Mismanagement of Client Data Results in a $35 Million Fine for Large Investment Company

Juhi Desai

Associate Editor

Loyola University Chicago School of Law, JD 2024

Morgan Stanley Smith Barney (“Morgan Stanley”), a leading investment company, found itself in hot water after complaints of a data breach. In 2015, Morgan Stanley allegedly auctioned off devices that contained sensitive information. On September 20, 2022, the U.S. Securities and Exchange Commission (SEC) fined the multinational company $35 million because of the leak.

What happened?

In 2015, as a part of their broader hardware refresh program, Morgan Stanley reportedly disposed of old computer hardware, such as hard drives and computer services. This cleanout was done with the help of a moving company that did not have the proper expertise to destroy unencrypted client data. It was during this time when sensitive information of their clients was not properly disposed of.

There were allegedly 42 hard drives that were disposed of at various times throughout the year by the investment company. These drives were later resold elsewhere with the company data still present and unencrypted. Morgan Stanley claims it was not aware the privileged information was still on the files. Most of the data on these drivers was sensitive, with the data pertaining to an estimate 15 million of their clients. Morgan Stanley was informed about a leak after an IT consultant from Oklahoma notified them about the preexisting client data on the servers he retrieved from an auction. However, they were not made aware of the leak until 2017, more than a year after the leak occurred. Although Morgan Stanley was able to recover a few of the drives, most of the leaked data was lost.

The lack of deleting privileged data was not the only thing that went wrong during this cleanout. Ironically, throughout this process, Morgan Stanley learned about the unused encryption capability their devices contained. Despite using these programs for years, Morgan Stanley neglected to trigger the encryption software. The system was meant to ensure privileged client data would be inaccessible to third parties without inputting necessary credentials. If this system was activated, the likelihood of data disclosure would have been slim to none.

The hefty fine

The SEC, a federal agency that monitors and enforces laws against market manipulation, stated in its statement dated September 20, 2022, that Morgan Stanley violated the regulation that requires “brokers and money managers to protect the security and confidentiality of certain customer records.”

The $35 million fee given to Morgan Stanley earlier this year represents a monetary punishment against the investment company. No doubt, the SEC is hoping to encourage Morgan Stanley, and other similarly situated businesses, to comply with federal laws. The agency is not shy from fining those who are not in compliance with federal rules and regulations. In 2021, the agency reportedly “imposed fines of $300,000 or less on three smaller financial -advisory firms” regarding the same issue. The SEC emphasizes how important the protection of client data is and how otherwise disastrous the data leak could have been, had the data been acquired by someone who had ill intentions.

Morgan Stanley has agreed to pay the fine without accepting or denying the charges. It states there was no misuse or “exploitation” of any sensitive data over the years. In a statement, the spokesperson for Morgan Stanley relayed how they were “pleased to be resolving this matter.”

Why it’s important?

With more people utilizing the internet and inputting their personal information into online databases, there have been growing concerns about the lack of security around sensitive client information. At the beginning of the month, numerous American Airlines employees and customers were notified their personal data, including their passport number, was compromised during an alleged data breach that occurred in July. Similarly, earlier this week Uber notified its users that an anonymous third party hacked into their internal network and may have stolen some of their customer data. Concerns regarding cybersecurity remain at the top.

Many citizens are worried these major companies are only getting a “slap on the wrist” with these fines.

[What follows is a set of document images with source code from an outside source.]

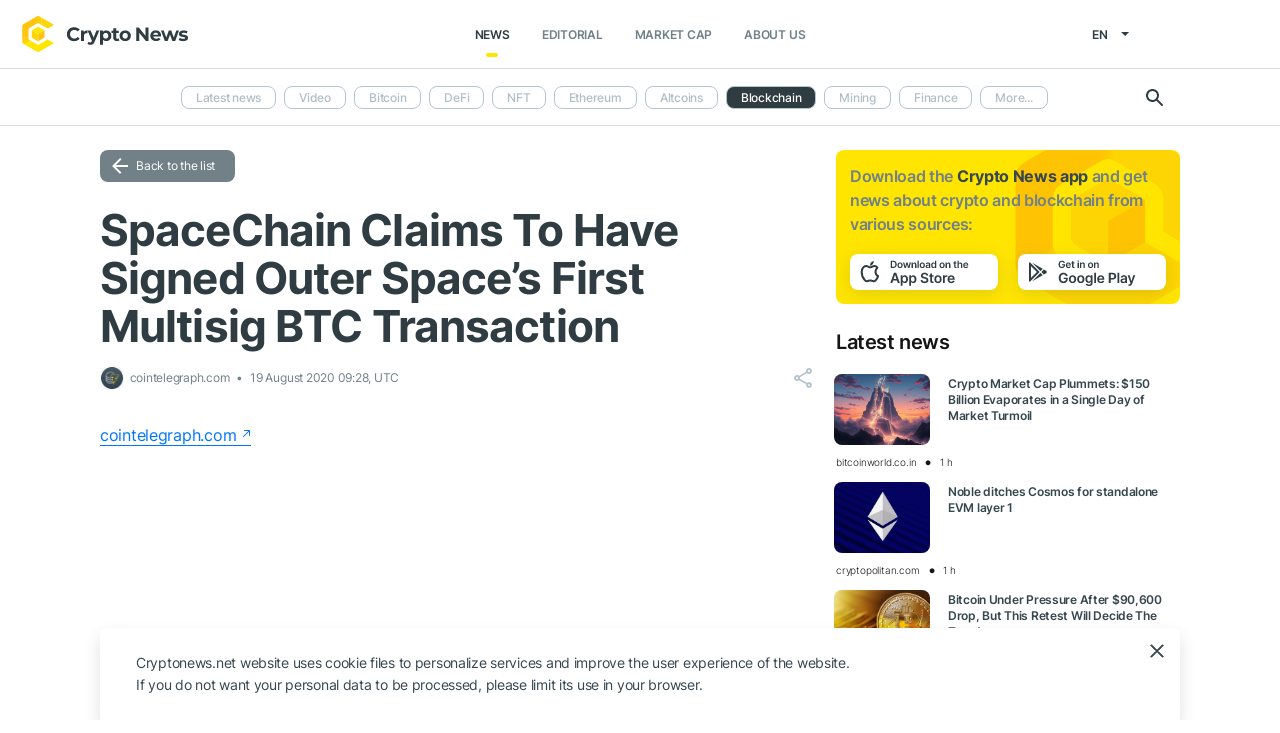

--- FILE ---
content_type: application/javascript
request_url: https://cryptonews.net/js/controllers/shareArticle.min.js?t=1768888952
body_size: 822
content:
$(function(){let body=$("body");function shareClone(this_obj,event=false){let share_links=this_obj.closest(".share-links").children("ul.share");if(share_links.length===0){let obj=this_obj.closest(".news-item, #article-modal .article, .trending-item");if(obj.length===0){return false}let a={id:obj.data("id"),image:obj.data("image"),title:obj.data("title")};let block=share.block();block.find("li.vk a").attr("href",share.vk(a.id,a.title,a.image));block.find("li.fb a").attr("href",share.fb(a.id));block.find("li.tw a").attr("href",share.tw(a.id,a.title));block.find("li.vb a").attr("href",share.vb(a.id,a.title));block.find("li.wa a").attr("href",share.wa(a.id,a.title));block.find("li.tg a").attr("href",share.tg(a.id,a.title));block.removeClass("share-block").addClass("share");this_obj.before(block)}share_links=this_obj.closest(".share-links").children("ul.share");share_links.toggle();if(event!==false)event.stopPropagation()}body.on("click",".info .share-icon",function(event){shareClone($(this),event)});let share={host:window.location.origin,block:function(){return $(".share-block").clone()},url:function(id){return typeof id=="string"?this.host+id:this.host+"/"+id+"/"},encode:function(uri){return encodeURI(uri)},vk:function(id,title,image=null){let url=this.url(id);return this.encode("https://vk.com/share.php?url="+url+"&image="+image+"&title="+title)},fb:function(id){let url=this.url(id);return this.encode("https://www.facebook.com/sharer.php?u="+url)},tw:function(id,title){let url=this.url(id);return this.encode("https://twitter.com/intent/tweet?url= "+url+"&text="+title)},vb:function(id,title){let url=this.url(id);return this.encode("viber://forward?text="+title+" "+url)},wa:function(id,title){let url=this.url(id);return this.encode("whatsapp://send?text="+title+" "+url)},tg:function(id,title){let url=this.url(id);return this.encode("https://telegram.me/share/url?url="+url+"&text="+title)}};if($("main section .news-item.detail .share-links.no_image, main section .trending-item.detail .share-links.no_image").length!==0){let this_object=$("main section .news-item.detail .share-links.no_image .share-icon")||$("main section .trending-item.detail .share-links.no_image .share-icon");shareClone(this_object);this_object.remove()}body.on("click","main section .news-item ul.share",function(event){event.stopPropagation()})});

Instead, they hope institutions, like the SEC, should be enforcing stricter penalties to ensure a full stop to future data breaches.

As a company with high-profile clients the data that Morgan Stanley stores should be protected with the utmost integrity. Due to their respectable reputation, many clients fully entrust Morgan Stanley to keep their data private, especially from unknown third parties. It is their duty to ensure that not only are they themselves destroying privileged data but that they hire professional services to check their work before the devices are resold.

This was not the only time Morgan Stanley has been a part of a scandal concerning a data breach. The firm had previously been a party to a cybersecurity hack in 2021 after cyber-attackers hacked into the Accellion server and stole its customer’s data.

Hopefully, this hefty penalty serves as a reminder for all other organizations to ensure their data management is top tier and to invest in stronger cybersecurity.